**BLOCCO DI TESTO:**

MILANO (Reuters) - Standard and Poor's ha confermato il rating sovrano dell'Italia dando credito ai programmi governativi di riduzione di deficit e debito. L'agenzia avverte però che per il futuro della politica economica e di bilancio la potenziale instabilità politica rappresenta un fattore cruciale di rischio.
Il rating di lungo termine resta ad 'A+' e quello di breve ad 'A-1+', con prospettive stabili per entrambi.
In una nota l'agenzia - la più severa nel valutare il debito a lungo termine dell'Italia, che ha rating 'AA-' da Fitch e 'Aa2' da Moody's, con outlook stabile - spiega che lo scenario atteso è di un debito pubblico in stabilizzazione dal 2011. S&P conta che il governo prosegua tra 2011 e 2013 con il previsto contenimento della spesa pubblica.
"Il nostro scenario di base prevede che il disavanzo pubblico scenda a circa il 3% del Pil nel 2012 e il livello del debito del settore pubblico cominci a diminuire dal 2012", si legge nella nota.
Prima di allora, tuttavia, anche con l'attuazione integrale delle misure di consolidamento approvate in estate, il debito è destinato a raggiungere il 120% del Pil nel prossimo anno, secondo S&P.
Per l'agenzia la bassa crescita ostacola una discesa più sostenuta del debito e la "crescente fragilità dell'attuale coalizione di governo" è un freno a quelle riforme strutturali che servirebbero a rilanciare l'espansione economica con effetti potenzialmente positivi sul rating.

**COMPLETA QUANTO SEGUE:**
a) Nel testo sul rating dell'Italia, quale rating assegna Fitch al debito a lungo termine del Paese?
b) Elenca tutte le sigle di rating citate nel testo sul rating dell'Italia.
c) Ricopia fedelmente la parte del testo sul rating dell'Italia che comincia con "Il rating di" e prosegue fino a "anno, secondo S&P.".

**VOCI DEL DATASET:**
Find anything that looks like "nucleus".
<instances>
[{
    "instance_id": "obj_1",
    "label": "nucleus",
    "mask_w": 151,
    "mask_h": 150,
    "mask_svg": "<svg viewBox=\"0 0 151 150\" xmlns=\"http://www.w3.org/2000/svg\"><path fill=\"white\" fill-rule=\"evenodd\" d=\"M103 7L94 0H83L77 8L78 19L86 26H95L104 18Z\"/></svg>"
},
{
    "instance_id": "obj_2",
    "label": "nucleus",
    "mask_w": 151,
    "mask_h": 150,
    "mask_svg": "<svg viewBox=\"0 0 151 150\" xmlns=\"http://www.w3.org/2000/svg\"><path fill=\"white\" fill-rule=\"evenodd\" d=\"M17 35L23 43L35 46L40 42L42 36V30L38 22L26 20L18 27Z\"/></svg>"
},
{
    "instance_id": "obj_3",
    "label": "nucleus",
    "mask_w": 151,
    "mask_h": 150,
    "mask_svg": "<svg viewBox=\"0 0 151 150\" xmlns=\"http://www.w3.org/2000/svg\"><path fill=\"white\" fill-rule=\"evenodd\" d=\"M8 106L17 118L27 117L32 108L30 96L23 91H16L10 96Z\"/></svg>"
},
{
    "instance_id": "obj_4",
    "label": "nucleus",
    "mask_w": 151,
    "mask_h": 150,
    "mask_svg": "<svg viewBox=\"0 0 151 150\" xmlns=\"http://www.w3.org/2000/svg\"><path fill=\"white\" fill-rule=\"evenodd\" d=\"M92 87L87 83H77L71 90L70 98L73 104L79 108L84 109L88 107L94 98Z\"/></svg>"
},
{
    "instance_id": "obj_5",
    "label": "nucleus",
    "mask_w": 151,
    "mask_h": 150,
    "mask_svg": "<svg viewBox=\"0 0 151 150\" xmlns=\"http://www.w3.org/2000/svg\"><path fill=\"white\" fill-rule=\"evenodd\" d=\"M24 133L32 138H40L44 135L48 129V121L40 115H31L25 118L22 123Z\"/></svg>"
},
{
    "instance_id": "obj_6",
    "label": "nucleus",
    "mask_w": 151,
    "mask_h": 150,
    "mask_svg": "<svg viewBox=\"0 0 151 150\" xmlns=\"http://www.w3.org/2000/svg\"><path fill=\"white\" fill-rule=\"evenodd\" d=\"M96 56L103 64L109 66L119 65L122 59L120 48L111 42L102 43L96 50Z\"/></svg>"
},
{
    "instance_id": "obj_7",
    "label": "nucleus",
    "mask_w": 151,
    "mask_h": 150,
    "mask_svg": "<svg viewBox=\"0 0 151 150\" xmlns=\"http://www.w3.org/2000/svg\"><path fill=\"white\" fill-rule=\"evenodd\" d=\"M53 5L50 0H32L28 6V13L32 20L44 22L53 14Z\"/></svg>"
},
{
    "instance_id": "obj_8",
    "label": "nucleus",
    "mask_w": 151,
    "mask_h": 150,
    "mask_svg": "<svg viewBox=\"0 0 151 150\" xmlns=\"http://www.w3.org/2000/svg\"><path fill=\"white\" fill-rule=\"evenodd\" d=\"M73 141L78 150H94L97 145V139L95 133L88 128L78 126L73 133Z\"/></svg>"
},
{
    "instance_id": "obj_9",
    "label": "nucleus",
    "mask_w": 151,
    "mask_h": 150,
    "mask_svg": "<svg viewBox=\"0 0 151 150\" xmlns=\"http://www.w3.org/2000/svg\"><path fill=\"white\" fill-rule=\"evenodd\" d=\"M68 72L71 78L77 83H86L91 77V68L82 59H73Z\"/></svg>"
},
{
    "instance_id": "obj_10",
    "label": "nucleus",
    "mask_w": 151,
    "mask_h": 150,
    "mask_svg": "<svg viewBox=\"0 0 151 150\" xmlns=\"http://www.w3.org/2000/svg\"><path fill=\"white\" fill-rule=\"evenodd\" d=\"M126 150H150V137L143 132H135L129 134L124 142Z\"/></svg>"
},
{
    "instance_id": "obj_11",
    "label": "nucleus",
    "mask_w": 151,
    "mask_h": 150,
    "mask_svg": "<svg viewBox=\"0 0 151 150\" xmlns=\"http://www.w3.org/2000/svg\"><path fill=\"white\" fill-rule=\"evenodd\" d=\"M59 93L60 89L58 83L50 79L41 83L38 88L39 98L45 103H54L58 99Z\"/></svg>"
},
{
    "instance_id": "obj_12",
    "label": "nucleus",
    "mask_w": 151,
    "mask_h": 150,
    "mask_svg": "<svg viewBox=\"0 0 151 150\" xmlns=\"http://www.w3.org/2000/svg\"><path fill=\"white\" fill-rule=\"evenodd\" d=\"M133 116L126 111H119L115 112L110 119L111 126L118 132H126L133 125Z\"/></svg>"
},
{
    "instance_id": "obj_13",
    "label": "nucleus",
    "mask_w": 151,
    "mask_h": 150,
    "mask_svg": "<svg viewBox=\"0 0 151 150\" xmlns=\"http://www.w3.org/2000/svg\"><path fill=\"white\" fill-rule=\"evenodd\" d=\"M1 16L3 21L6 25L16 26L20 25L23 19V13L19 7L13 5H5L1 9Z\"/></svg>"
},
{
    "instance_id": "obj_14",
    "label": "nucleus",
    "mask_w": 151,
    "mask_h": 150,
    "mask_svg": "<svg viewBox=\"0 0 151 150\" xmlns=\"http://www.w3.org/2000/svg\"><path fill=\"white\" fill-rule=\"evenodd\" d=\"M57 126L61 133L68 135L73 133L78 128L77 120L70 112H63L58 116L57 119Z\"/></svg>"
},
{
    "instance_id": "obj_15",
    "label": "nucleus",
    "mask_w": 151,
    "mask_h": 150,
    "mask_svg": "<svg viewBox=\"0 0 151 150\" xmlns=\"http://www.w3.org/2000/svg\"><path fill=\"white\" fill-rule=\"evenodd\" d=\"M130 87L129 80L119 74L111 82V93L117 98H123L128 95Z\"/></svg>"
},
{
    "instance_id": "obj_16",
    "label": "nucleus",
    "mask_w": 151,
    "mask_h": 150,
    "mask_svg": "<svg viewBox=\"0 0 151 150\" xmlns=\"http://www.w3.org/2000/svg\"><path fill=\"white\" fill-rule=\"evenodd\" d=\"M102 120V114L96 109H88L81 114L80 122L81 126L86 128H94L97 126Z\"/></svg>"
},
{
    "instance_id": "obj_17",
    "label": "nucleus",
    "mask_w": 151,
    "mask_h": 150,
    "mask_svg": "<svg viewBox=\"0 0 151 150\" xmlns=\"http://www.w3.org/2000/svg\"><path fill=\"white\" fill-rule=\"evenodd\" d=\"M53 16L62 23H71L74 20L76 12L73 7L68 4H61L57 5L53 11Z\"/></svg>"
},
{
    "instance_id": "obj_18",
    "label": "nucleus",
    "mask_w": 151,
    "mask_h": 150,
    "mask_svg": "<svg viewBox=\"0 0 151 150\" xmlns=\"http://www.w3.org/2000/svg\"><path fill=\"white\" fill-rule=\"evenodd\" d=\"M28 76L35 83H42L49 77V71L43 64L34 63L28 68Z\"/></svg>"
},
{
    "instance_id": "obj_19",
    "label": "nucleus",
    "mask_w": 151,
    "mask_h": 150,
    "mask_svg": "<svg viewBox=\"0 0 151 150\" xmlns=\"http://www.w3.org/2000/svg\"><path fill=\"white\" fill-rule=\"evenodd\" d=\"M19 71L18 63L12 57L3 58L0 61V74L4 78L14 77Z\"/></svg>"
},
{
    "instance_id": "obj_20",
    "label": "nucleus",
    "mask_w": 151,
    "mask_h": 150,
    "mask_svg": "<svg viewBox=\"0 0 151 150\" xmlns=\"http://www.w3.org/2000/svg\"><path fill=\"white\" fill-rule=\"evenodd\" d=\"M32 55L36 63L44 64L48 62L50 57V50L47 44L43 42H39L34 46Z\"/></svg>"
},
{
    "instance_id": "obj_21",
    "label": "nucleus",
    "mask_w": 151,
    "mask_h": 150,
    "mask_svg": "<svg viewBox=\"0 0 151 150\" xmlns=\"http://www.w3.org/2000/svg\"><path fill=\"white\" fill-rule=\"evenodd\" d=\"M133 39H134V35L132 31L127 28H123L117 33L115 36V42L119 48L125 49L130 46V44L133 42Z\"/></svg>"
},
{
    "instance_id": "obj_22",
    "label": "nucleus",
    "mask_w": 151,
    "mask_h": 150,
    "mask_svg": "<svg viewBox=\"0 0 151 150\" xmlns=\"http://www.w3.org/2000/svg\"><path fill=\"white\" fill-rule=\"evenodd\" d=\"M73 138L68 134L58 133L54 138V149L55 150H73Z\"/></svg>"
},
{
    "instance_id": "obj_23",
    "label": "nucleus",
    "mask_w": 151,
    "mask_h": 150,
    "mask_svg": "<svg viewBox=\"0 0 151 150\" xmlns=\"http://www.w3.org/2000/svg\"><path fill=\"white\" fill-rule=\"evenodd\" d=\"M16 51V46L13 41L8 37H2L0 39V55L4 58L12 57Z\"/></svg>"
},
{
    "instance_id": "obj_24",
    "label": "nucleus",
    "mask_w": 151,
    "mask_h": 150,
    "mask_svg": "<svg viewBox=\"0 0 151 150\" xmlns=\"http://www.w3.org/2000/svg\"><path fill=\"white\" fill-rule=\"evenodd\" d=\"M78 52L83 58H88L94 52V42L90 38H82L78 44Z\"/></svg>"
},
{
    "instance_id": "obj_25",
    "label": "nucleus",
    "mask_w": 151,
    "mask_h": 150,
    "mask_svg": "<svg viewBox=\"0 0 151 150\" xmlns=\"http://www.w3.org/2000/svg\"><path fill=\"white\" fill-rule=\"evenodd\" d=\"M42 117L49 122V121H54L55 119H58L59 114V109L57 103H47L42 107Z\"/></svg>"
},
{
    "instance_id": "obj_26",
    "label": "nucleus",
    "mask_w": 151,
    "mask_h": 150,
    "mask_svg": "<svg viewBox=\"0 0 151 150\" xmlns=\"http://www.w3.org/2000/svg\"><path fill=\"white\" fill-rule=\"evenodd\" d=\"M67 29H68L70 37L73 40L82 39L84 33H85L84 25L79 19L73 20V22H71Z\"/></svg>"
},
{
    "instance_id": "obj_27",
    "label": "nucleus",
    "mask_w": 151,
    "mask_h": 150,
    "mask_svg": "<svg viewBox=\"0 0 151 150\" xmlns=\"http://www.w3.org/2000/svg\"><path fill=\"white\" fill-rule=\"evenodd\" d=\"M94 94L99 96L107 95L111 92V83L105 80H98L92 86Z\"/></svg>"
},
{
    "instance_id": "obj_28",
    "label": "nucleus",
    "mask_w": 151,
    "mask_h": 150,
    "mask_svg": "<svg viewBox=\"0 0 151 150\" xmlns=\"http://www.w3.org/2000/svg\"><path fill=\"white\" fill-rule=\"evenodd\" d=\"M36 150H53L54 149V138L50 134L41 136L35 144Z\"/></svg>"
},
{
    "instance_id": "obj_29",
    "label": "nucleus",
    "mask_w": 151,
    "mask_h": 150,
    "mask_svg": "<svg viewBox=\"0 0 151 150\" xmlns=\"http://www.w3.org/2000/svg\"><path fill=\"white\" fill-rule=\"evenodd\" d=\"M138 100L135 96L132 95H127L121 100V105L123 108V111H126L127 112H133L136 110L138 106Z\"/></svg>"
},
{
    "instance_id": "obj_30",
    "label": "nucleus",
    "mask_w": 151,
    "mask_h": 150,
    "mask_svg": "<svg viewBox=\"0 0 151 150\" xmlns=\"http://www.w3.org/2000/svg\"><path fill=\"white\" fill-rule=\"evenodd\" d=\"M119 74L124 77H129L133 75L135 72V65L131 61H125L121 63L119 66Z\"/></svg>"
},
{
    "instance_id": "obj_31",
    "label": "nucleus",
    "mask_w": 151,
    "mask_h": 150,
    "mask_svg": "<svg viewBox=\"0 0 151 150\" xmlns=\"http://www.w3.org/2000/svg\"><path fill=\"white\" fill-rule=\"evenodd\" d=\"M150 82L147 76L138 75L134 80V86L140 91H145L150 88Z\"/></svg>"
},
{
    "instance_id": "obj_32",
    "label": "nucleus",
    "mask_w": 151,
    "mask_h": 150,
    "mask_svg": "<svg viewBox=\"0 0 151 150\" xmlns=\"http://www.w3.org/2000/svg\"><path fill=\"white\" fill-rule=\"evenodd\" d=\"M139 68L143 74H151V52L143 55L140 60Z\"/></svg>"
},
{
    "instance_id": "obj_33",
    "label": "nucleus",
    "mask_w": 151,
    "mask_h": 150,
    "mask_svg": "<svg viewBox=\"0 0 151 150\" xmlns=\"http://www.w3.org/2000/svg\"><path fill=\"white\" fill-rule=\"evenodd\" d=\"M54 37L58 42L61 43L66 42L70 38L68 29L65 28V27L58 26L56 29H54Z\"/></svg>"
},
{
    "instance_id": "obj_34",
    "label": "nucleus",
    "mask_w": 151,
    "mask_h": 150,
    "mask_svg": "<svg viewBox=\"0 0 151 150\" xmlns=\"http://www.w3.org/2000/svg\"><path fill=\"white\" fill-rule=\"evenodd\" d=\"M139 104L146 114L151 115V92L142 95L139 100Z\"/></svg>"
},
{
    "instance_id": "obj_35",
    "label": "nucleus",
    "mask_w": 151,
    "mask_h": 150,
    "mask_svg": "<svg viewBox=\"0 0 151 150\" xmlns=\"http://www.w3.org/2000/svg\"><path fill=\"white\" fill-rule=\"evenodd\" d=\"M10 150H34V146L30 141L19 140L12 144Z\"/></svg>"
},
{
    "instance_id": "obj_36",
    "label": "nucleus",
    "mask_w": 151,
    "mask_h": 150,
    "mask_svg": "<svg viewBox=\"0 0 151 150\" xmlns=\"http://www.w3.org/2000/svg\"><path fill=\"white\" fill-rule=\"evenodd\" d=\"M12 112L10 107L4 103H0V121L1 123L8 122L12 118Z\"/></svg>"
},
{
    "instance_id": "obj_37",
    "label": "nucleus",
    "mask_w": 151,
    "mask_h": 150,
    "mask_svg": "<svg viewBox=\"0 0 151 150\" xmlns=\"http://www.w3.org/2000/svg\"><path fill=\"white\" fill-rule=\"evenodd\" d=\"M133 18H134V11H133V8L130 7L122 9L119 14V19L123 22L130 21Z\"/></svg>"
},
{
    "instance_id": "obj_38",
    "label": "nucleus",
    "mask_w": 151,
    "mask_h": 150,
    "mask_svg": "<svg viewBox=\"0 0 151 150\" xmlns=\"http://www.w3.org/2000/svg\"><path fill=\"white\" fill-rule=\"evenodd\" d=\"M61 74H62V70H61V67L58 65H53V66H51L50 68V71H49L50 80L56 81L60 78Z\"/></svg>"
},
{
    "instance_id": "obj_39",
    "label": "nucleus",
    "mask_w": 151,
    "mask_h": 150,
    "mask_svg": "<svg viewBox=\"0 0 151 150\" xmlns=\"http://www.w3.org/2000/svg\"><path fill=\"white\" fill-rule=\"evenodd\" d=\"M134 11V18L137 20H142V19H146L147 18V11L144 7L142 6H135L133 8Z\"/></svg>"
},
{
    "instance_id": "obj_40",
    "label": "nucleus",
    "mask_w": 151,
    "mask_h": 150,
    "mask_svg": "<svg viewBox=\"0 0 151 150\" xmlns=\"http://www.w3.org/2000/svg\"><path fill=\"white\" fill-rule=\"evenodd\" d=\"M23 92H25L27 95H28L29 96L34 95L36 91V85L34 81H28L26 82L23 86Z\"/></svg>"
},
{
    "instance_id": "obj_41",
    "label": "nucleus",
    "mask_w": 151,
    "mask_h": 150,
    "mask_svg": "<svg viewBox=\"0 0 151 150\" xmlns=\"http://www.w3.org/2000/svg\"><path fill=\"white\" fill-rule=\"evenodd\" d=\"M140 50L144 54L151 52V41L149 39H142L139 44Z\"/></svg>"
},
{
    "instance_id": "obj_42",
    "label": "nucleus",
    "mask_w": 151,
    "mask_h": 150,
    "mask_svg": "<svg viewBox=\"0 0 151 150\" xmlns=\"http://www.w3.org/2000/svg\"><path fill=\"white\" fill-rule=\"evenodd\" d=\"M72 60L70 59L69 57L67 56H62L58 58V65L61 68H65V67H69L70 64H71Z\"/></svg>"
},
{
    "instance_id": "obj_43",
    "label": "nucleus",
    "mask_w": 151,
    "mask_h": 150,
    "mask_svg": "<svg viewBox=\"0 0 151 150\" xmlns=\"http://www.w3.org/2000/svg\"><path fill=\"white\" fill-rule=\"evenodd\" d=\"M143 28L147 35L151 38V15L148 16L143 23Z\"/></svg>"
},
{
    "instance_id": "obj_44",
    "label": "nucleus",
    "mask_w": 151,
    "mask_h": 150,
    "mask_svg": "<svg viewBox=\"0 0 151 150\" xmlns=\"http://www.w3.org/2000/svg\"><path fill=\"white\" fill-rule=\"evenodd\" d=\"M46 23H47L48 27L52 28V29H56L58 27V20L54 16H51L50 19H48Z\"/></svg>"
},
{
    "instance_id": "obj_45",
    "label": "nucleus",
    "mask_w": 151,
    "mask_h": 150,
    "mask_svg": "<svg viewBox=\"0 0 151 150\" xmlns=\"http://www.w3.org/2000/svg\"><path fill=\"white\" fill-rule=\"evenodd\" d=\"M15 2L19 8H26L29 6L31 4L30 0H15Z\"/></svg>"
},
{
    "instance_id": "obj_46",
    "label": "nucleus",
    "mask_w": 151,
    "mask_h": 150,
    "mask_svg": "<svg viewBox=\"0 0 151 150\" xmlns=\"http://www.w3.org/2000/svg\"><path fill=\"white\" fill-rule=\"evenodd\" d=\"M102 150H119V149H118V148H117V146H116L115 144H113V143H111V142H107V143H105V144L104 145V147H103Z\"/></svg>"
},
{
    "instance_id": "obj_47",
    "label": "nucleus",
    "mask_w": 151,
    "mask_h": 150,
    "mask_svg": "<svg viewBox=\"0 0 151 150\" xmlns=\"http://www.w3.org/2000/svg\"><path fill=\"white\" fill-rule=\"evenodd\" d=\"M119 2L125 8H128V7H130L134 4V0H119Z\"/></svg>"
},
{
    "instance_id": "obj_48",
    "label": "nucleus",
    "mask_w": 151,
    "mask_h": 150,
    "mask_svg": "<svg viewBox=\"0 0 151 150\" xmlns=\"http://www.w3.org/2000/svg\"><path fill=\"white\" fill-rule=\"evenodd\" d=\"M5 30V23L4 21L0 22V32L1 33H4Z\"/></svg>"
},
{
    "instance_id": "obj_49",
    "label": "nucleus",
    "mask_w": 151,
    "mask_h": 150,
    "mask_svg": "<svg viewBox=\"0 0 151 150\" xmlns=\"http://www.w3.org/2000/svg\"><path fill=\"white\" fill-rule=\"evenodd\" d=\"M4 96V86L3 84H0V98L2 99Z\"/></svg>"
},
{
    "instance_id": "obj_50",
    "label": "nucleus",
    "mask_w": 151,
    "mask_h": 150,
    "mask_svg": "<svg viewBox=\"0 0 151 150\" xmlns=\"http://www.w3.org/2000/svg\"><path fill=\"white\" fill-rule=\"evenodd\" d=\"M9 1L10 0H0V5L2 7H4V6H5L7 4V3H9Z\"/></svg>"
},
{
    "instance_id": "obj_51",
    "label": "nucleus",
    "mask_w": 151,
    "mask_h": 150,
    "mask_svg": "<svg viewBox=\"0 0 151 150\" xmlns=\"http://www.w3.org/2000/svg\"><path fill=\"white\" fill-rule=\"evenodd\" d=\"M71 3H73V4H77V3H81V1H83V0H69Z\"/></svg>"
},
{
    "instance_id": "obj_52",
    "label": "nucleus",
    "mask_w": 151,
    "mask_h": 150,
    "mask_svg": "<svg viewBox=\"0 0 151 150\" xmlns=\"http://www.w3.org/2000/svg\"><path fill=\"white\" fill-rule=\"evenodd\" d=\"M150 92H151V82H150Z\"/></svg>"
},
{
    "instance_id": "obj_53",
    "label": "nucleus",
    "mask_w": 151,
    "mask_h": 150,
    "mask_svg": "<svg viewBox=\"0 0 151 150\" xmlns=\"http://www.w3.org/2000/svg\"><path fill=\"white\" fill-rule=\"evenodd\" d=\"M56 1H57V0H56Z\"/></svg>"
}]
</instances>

**SOLUZIONI DEI COMPITI:**
a) 'AA-'

b) 'A+', 'A-1+', 'AA-', 'Aa2'

c)
Il rating di lungo termine resta ad 'A+' e quello di breve ad 'A-1+', con prospettive stabili per entrambi.
In una nota l'agenzia - la più severa nel valutare il debito a lungo termine dell'Italia, che ha rating 'AA-' da Fitch e 'Aa2' da Moody's, con outlook stabile - spiega che lo scenario atteso è di un debito pubblico in stabilizzazione dal 2011. S&P conta che il governo prosegua tra 2011 e 2013 con il previsto contenimento della spesa pubblica.
"Il nostro scenario di base prevede che il disavanzo pubblico scenda a circa il 3% del Pil nel 2012 e il livello del debito del settore pubblico cominci a diminuire dal 2012", si legge nella nota.
Prima di allora, tuttavia, anche con l'attuazione integrale delle misure di consolidamento approvate in estate, il debito è destinato a raggiungere il 120% del Pil nel prossimo anno, secondo S&P.